DATA EXTRACT Block Start

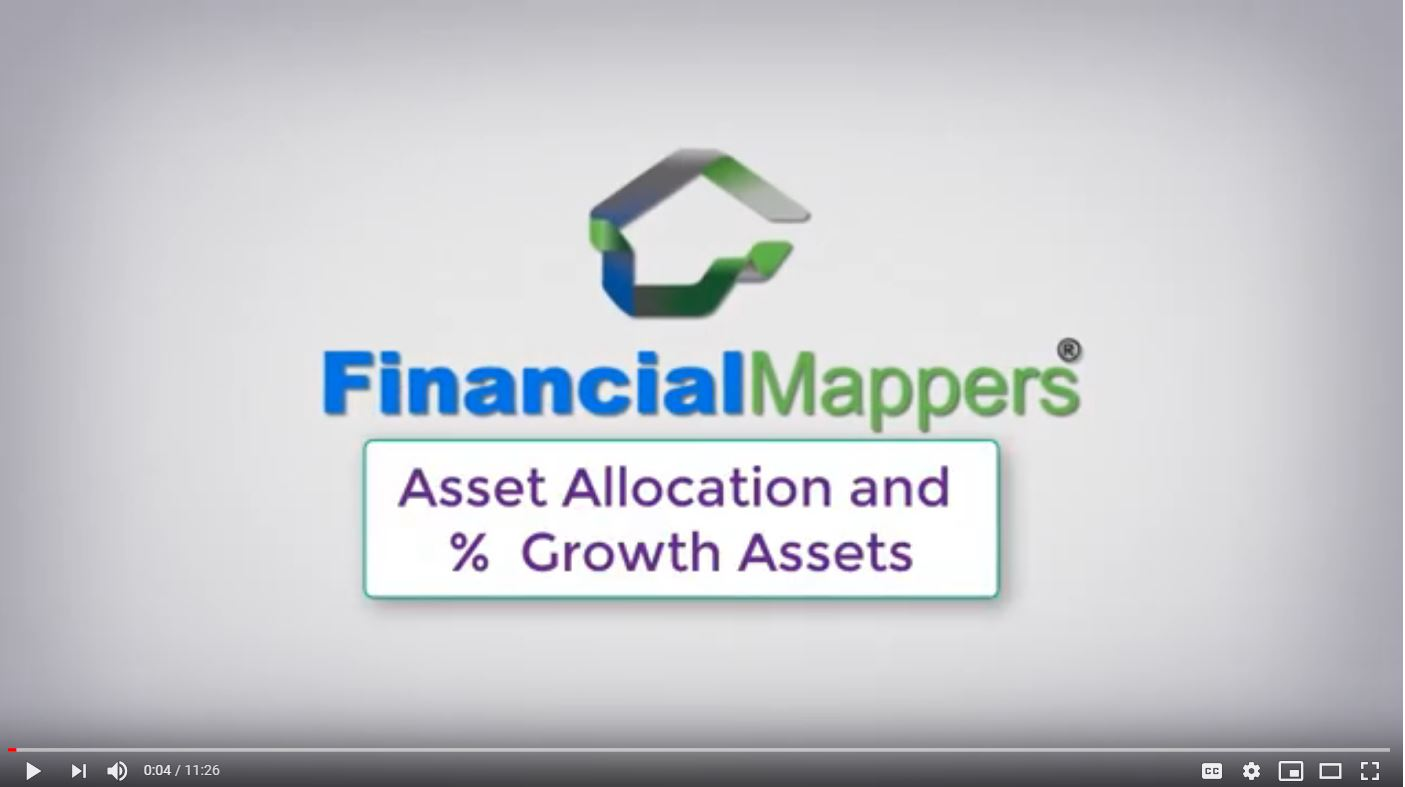 video Asset Allocation and percentage of growth assets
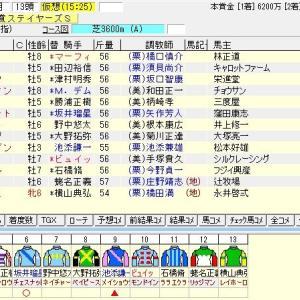 第53回スポーツニッポン賞ステイヤーズステークス(G2) 2019 出走馬名表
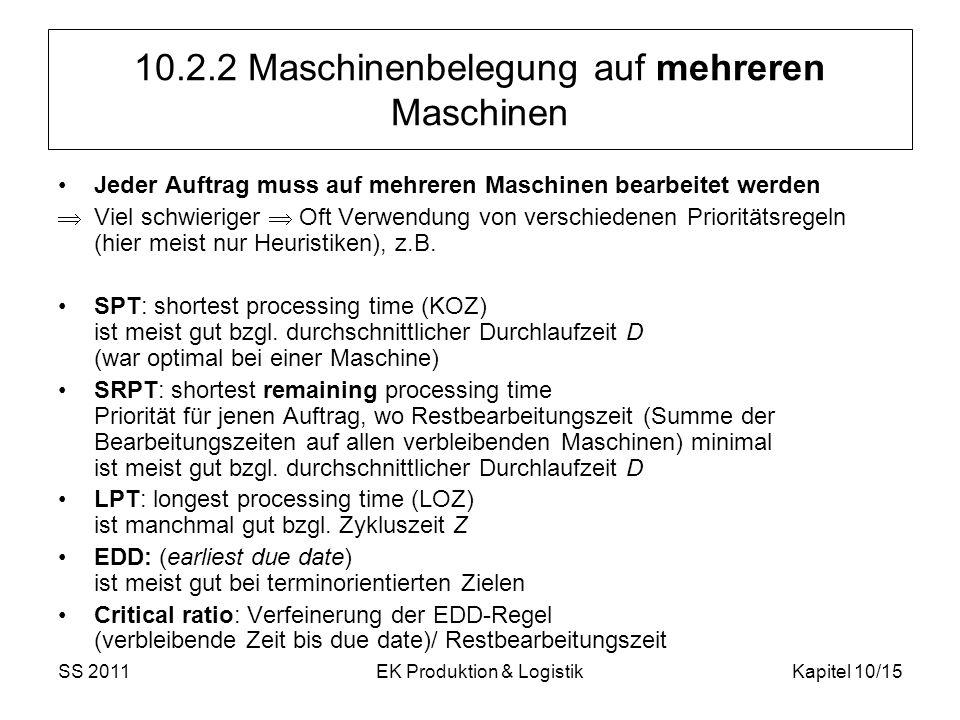 10.2.2 Maschinenbelegung auf mehreren Maschinen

DATA EXTRACT Block End

# WORK REQUEST:
Your task is to write out, exactly and without pictures, only the lines from the one holding "第53回スポーツニッポン賞ステイヤーズステークス(G2) 2019 出走馬名表" to the last line of the data.

# TASK SOLUTION:
 第53回スポーツニッポン賞ステイヤーズステークス(G2) 2019 出走馬名表
 10.2.2 Maschinenbelegung auf mehreren Maschinen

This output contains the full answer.